◆ **Opdrachten**:
[1] Beantwoord over de toespraak aan de veteranen de volgende vragen:
(a) Wat is volgens de toespraak duidelijk over ieder verhaal?
(b) Wat laat het recente onderzoek zien?
(c) Van welke kwestie is volgens de toespraak sprake, als het niet om schuld gaat?
[2] Hervat de toespraak aan de veteranen direct na de laatste zin.

En ook daar wil ik vandaag respect en
waardering voor uitspreken.
Voor al die mensen die belangrijk
ondersteunend werk hebben verricht.
Geachte veteranen,
aanwezigen,
Voor mij is duidelijk dat ieder verhaal
anders is.
Er schuilt een uniek verhaal in ieder van de
mannen die gingen.
Die in opdracht moesten vechten…
… of vrijwillig zijn gegaan.
En het zijn al die verhalen die de
geschiedenis kleuren, en een gezicht geven.
Die je bijblijven.
Ook is mij duidelijk, de geschiedenis in
ogenschouw nemend:
Dat de nasleep van de oorlog anders had
gemoeten.
Dat laat het recente onderzoek ook zien.
Het betreft geen kwestie van schuld, maar van
verantwoordelijkheid.
Verantwoordelijkheid om een eerlijk en
compleet beeld te schetsen.

◆ **Gegevensfragment**:
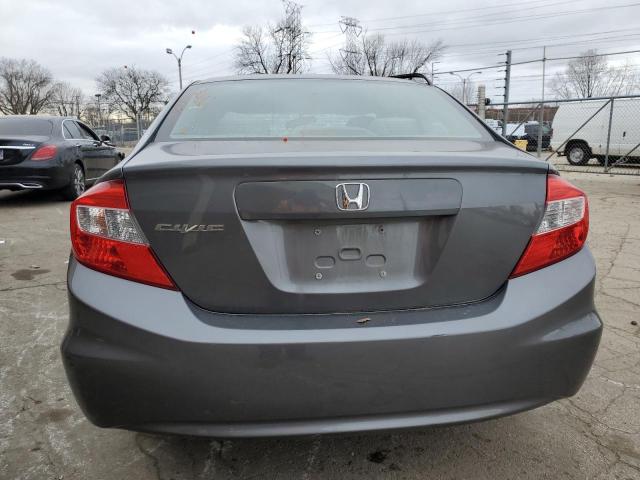 Photo 5 VIN: 19XFB2F52CE036674 - HONDA CIVIC LX 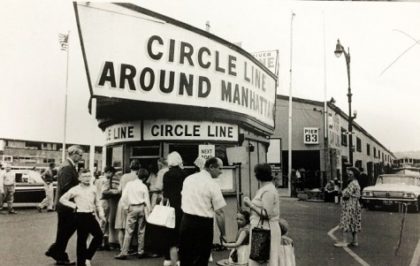 circle line cruise to bear mountain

◆ **Uitwerkingen**:
[1]
(a) Dat ieder verhaal anders is.
(b) Dat de nasleep van de oorlog anders had gemoeten.
(c) Van verantwoordelijkheid.

[2]
Want stelt u zich eens voor wat een verschil
het was geweest als we meteen na terugkomst van onze militairen…
… onze kennis hadden vergroot.
En alle zijden en nuances van de geschiedenis
– hoe donker ook – hadden belicht.
En besproken.
Als we hadden gesproken over de rol van de
politiek, en het bestuur.
Over de persoonlijke oorlogservaringen, en
het eigen handelen.
Over heftige gebeurtenissen, soms gekleurd
door boosheid en verdriet…
… misschien door schuld en schaamte…
… maar net zo goed door trots, en compassie
voor de medemens.
En stel dat we morele vragen destijds meteen
bespreekbaar hadden gemaakt.
Met begrip…
… met respect…
… en mogelijk soms met mildheid.
Zodat iedereen openlijk kon spreken, en we
konden leren.
Om zo ook de weg vrij te maken voor
verwerking.
En verandering.
Maar voor al die verhalen…
… zoals de verhalen van de heer Hensbergen en
de heer Rotgans…
… was hier toen geen plek.
U, werd de rug toe gekeerd.
Want ook in het leven van de kinderen en
kleinkinderen speelt het Indisch verleden een rol.
En ook deze generaties, dragen vaak twee
werelden in zich.
Dat is ook waarom we al die verhalen van
toen, en nu, moeten blijven erkennen, en blijven delen.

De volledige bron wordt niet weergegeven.